Democratic Congressman Charlie Rangel, chair of the powerful House Committee on Ways and Means, claimed on August 4: "that there is over $2 trillion worth of waste out there in the health delivery system." His statement is amazing given that health care expenditures are currently $2.4 trillion. Does he really believe that about 80 percent of current medical expenditures without effecting the quality of care? But if you think that he was simply mistaken, listen to Larry Summers, the president's chief economic advisor. According to him, just eliminating unnecessary surgeries could save "as much as $700 billion a year out of our health care system” -- about 30 percent of the total health care budget. Does anyone really believe that these cuts won't deny people the health care that they think that they "need"?
If you have further doubts, read through the Democratic health care bills in the house. One agency to be set up is the Center for Comparative Effectiveness Research, A Federal bureau supposed to determine what is the most effective care people should receive. At best, this panel will do what medical journals or medical schools at universities already do. But more likely, there will be political considerations to cut back on spending when judging what medical care is considered useful.
• "AARP would not be endorsing a bill if it was undermining Medicare, OK?"
The AARP issued a press release to make it clear that it has not endorsed any particular health care proposal. "Indications that we have endorsed any of the major health care reform bills currently under consideration in Congress are inaccurate," AARP said.
The AARP can deny this, but it is actually true for all practical purposes.
• In the wealthiest nation on Earth, 46 million of our fellow citizens have no coverage. They are just vulnerable. If something happens, they go bankrupt, or they don't get the care they need.

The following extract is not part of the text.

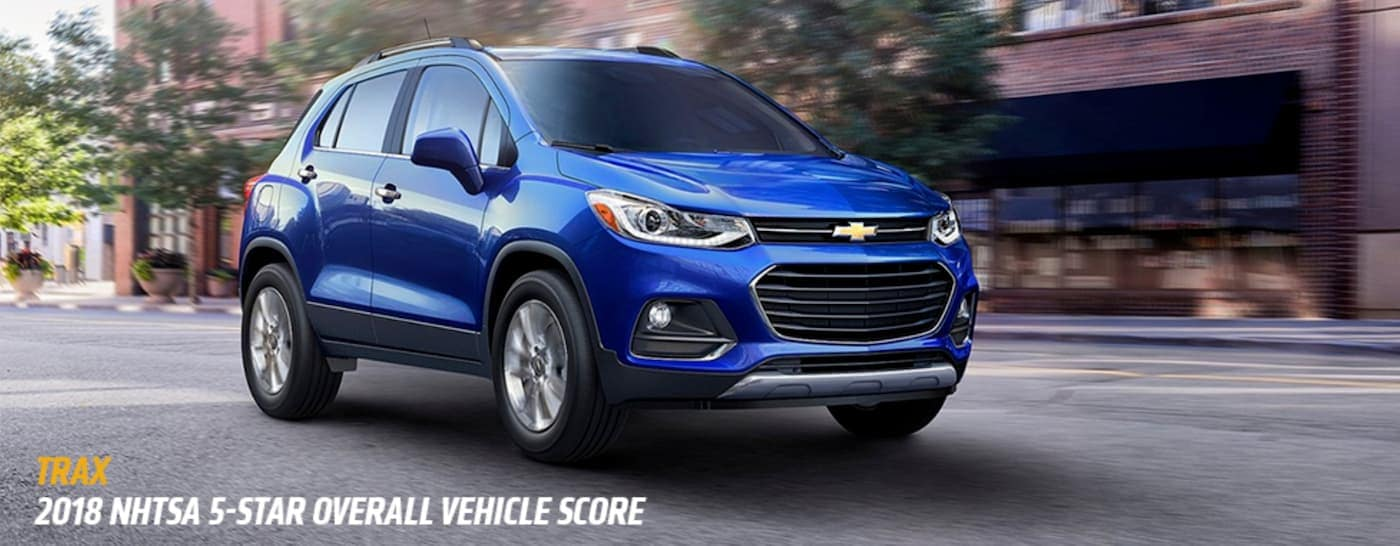 A blue 2018 Chevy Trax is driving on a city street with the award listed below.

First, 70 percent of the uninsured are happy with their health care. Second, bankruptcy is not the end result for most uninsured. While 57 percent of the uninsured are very dissatisfied with the prices that they must pay for medical care, it isn't clear how cheap the care would have to be for them to be satisfied. These individuals could obtain free medical care if they wanted it.
• if we do nothing . . . . Our deficit will continue to grow because Medicare and Medicaid are on an unsustainable path. Medicare is slated to go into the red in about eight to 10 years. I don't know if people are aware of that. If I was a senior citizen, the thing I'd be worried about right now is Medicare starts running out of money because we haven't done anything to make sure that we're getting a good bang for our buck when it comes to health care.
Even the Democratically controlled CBO doesn't think that the proposals will reduce the costs of health care.
Just dumb economics
• And finally -- this is important -- we will require insurance companies to cover routine checkups and preventive care, like mammograms and colonoscopies -- (applause) -- because there's no reason we shouldn't be catching diseases like breast cancer and prostate cancer on the front end.
Requiring an annual check up to be covered isn't insurance. You give the insurance company money and they have to give it back to you minus all the handling costs.